━━━━━ Task material ━━━━━

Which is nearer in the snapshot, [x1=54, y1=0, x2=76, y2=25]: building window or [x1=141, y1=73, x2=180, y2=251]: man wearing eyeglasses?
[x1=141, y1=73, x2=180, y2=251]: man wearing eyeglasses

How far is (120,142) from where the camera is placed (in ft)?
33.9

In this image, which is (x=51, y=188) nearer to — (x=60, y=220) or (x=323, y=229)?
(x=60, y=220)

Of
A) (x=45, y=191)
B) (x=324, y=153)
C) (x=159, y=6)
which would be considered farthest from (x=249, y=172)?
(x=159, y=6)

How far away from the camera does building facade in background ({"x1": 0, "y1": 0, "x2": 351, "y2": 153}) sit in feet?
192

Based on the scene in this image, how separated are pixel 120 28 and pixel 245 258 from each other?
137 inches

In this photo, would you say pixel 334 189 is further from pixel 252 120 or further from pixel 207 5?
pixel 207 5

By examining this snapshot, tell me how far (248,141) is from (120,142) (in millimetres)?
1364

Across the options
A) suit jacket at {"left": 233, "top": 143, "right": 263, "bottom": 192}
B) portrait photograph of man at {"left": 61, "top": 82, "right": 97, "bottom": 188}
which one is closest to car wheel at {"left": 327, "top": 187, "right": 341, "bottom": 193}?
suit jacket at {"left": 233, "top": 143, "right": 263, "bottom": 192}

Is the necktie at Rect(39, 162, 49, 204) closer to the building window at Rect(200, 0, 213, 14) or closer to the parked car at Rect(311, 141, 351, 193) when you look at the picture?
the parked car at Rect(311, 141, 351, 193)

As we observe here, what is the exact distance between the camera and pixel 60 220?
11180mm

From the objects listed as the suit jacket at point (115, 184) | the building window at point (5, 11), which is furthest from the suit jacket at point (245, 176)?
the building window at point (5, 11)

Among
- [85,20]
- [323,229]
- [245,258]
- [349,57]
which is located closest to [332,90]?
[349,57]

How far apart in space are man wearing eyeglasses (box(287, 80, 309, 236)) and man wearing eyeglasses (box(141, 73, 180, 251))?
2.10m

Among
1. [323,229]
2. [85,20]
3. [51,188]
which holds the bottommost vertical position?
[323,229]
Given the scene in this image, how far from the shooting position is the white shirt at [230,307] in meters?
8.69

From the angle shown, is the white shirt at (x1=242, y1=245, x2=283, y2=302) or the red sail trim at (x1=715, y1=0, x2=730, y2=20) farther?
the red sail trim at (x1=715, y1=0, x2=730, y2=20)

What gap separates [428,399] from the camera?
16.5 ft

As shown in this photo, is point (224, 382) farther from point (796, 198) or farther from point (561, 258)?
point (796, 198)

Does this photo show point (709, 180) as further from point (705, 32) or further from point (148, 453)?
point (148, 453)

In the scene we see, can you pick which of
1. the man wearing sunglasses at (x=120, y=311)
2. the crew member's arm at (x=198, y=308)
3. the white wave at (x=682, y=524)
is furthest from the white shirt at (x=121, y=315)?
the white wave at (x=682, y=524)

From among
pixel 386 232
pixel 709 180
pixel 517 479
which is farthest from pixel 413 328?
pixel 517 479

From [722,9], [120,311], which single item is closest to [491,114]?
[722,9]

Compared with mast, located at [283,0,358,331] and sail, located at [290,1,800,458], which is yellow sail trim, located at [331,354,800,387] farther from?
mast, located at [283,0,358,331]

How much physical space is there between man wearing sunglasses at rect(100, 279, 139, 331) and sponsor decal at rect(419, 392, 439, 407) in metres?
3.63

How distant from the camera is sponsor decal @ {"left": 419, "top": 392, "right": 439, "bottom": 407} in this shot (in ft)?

━━━━━

* Aim of the task: Reproduce only the lines running from the one that contains "From [722,9], [120,311], which" to the last line of the records.

* Task solution:
From [722,9], [120,311], which single item is closest to [491,114]?
[722,9]

Compared with mast, located at [283,0,358,331] and sail, located at [290,1,800,458], which is yellow sail trim, located at [331,354,800,387] farther from?
mast, located at [283,0,358,331]

How much physical space is there between man wearing sunglasses at rect(100, 279, 139, 331) and sponsor decal at rect(419, 392, 439, 407) in metres?
3.63

How distant from the camera is sponsor decal @ {"left": 419, "top": 392, "right": 439, "bottom": 407} in this shot (in ft)?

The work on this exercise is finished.